It was Flash that moved Web 1.0 from the consumption of static pages to enabling websites to provide a much fuller experience that previously could only be gotten from CD-ROM discs back then. And it became the de facto standard for implementing multimedia in websites.
That, Borman said, is because it was the only software you could use to do it. Since then, he noted, there have been numerous efforts to recreate the same tooling in different other standards, such as HTML5, which overcame browser interoperability issues.
Many good things, though, often have a but. In the case of Flash, its ‘but’ is that it was closed source. Borman said that users were locked into the Adobe ecosystem of having to use its Flash Creator program to build animations.
“The benefit of HTML5 is it can replicate much of what Flash seemed to have done in some way, shape, or form, sometimes a little more difficult to do, from talking to developers,” he explained. “But the benefit is it’s open source. So you can always see what’s going on, and that will hopefully limit a lot of the security issues that plagued Flash over the years. And it really comes without a lot of the CPU load that came with Flash.”

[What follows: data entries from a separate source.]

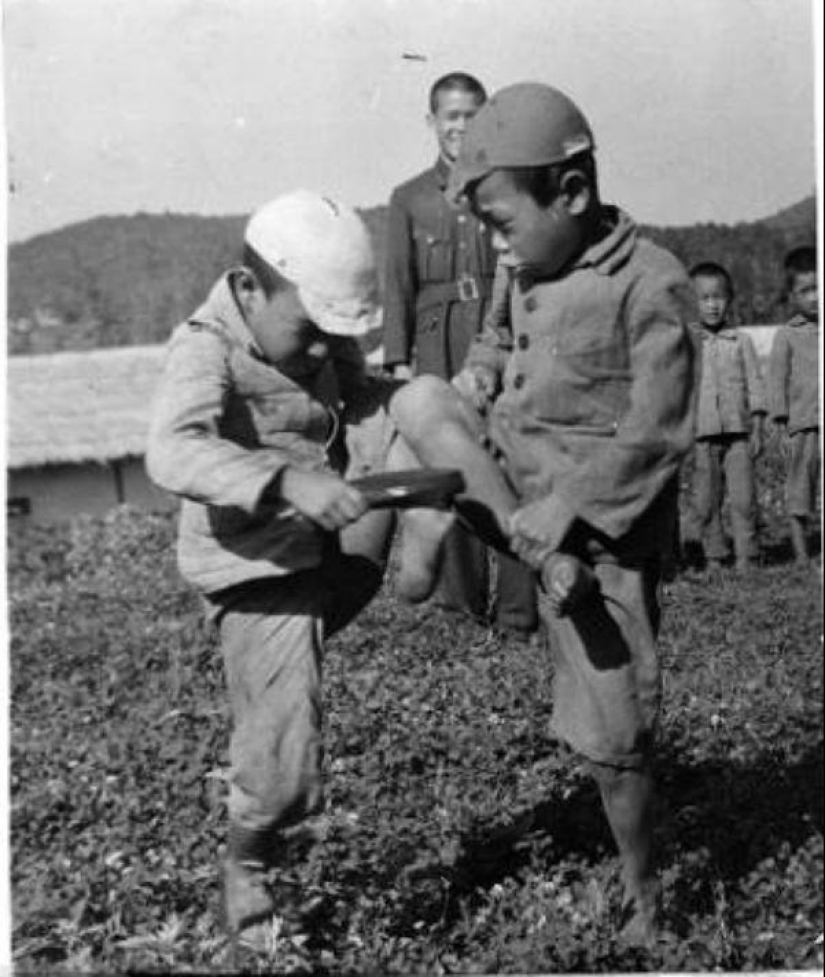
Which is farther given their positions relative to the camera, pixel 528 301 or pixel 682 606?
pixel 682 606

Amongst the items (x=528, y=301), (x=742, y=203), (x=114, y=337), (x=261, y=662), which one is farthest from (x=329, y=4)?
(x=114, y=337)

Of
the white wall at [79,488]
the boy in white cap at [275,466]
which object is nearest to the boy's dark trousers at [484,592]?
the boy in white cap at [275,466]

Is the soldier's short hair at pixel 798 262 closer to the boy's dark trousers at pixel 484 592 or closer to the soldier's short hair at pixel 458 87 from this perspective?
the soldier's short hair at pixel 458 87

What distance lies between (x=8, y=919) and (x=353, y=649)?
229cm

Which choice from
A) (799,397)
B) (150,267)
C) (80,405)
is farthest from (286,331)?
(80,405)

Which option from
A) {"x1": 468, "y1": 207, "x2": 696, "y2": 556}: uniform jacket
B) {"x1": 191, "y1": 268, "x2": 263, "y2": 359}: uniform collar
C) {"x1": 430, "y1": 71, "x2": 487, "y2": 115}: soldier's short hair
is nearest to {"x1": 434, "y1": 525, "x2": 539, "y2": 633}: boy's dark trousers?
{"x1": 430, "y1": 71, "x2": 487, "y2": 115}: soldier's short hair

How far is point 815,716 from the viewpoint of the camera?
16.6ft

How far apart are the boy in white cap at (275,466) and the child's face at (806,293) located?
99.4 inches

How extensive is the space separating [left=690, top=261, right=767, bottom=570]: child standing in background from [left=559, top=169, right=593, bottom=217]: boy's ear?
180 inches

Most of all, though, Borman was nostalgic about everything Flash. He made the point that it made gamers out of people who wouldn’t necessarily call themselves gamers. “My mom sat down and played games on Pogo, and all sorts of other Flash sites, and she is not a gamer. That part of it is so important if you look at Flash, as a video game platform alone, there were hundreds of millions of people that installed Flash, and that’s a lot of people playing games.”

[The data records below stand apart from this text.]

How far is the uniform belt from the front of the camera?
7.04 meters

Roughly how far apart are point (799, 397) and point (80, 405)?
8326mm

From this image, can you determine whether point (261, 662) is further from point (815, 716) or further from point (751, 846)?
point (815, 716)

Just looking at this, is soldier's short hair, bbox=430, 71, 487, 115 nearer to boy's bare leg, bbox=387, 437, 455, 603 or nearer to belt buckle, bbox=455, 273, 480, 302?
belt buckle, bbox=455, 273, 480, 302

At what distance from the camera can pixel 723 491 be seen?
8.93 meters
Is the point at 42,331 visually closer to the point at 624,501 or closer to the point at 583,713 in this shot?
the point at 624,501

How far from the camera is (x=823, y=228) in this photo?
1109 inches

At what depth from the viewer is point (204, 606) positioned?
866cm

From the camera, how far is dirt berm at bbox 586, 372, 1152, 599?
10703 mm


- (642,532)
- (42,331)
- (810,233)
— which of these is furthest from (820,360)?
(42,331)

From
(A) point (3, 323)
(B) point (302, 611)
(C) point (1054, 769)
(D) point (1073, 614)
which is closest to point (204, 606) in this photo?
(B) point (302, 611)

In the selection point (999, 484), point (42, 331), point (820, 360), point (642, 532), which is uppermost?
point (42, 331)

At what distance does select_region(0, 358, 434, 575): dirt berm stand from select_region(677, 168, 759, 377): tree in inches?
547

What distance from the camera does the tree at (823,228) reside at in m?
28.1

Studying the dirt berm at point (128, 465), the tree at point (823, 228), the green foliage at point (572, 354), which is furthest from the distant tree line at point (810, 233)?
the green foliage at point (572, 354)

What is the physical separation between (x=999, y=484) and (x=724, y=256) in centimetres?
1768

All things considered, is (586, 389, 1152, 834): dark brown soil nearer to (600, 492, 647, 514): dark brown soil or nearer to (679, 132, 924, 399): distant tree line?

And, because Flash was inexpensive compared to game console development kits, this opened up possibilities for potential game designers to create things that they just didn’t have before. “One thing I think that perhaps people don’t recognize enough about Flash, is that by making all these games accessible, you got a lot of people involved in computer science that may not otherwise have gotten into computer science. People just started playing games and thought they were cool, and wondered ‘How did they do that? I want to write a game,'” Borman said.
Not only did Flash create an opening for future developers, but Flash games — wittingly or not, according to Borman — “made computers accessible to a lot of people. It made people interested in computers and a lot of ways and I think helped drive the whole move towards ubiquity of every home having a computer.”
At the museum, Borman gets to look back on some of the early games and animations created with Flash, and marvel at how influential it was in changing what could be done with websites. “Some of it was really great. And now you look at TV shows and that sort of thing. They really have a Flash look to them. So it opened up so many avenues, even beyond games. There’s all its historical elements to it that are still really valuable.”